─── Exercise data ───

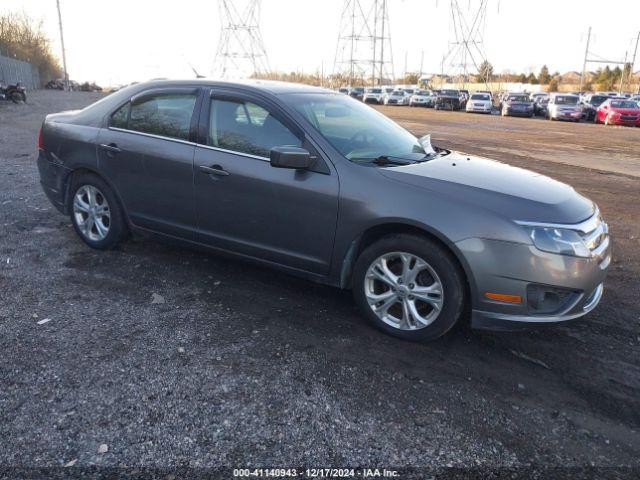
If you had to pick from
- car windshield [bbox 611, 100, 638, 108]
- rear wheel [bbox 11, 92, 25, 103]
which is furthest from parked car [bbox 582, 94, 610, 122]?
rear wheel [bbox 11, 92, 25, 103]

───

Instructions to follow -> Express the lines above as a JSON list of strings, with one string per line and no entries for blank lines. Leave the picture out of the list.

Problem solution ->
[
  "If you had to pick from",
  "- car windshield [bbox 611, 100, 638, 108]",
  "- rear wheel [bbox 11, 92, 25, 103]",
  "which is furthest from parked car [bbox 582, 94, 610, 122]?",
  "rear wheel [bbox 11, 92, 25, 103]"
]